**To be done**. Could you swap "farther from" for "more distant from" in the lines starting with the one containing "Looking at the" and going on through the end of the entries, then give back only those lines with everything else unchanged?

══════════

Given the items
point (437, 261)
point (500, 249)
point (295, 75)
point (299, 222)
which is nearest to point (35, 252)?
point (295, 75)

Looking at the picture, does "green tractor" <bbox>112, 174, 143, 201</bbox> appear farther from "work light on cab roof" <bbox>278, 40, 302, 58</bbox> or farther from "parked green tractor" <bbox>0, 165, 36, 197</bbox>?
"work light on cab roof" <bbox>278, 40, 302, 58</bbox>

══════════

**Written answer**.
Looking at the picture, does "green tractor" <bbox>112, 174, 143, 201</bbox> appear more distant from "work light on cab roof" <bbox>278, 40, 302, 58</bbox> or more distant from "parked green tractor" <bbox>0, 165, 36, 197</bbox>?
"work light on cab roof" <bbox>278, 40, 302, 58</bbox>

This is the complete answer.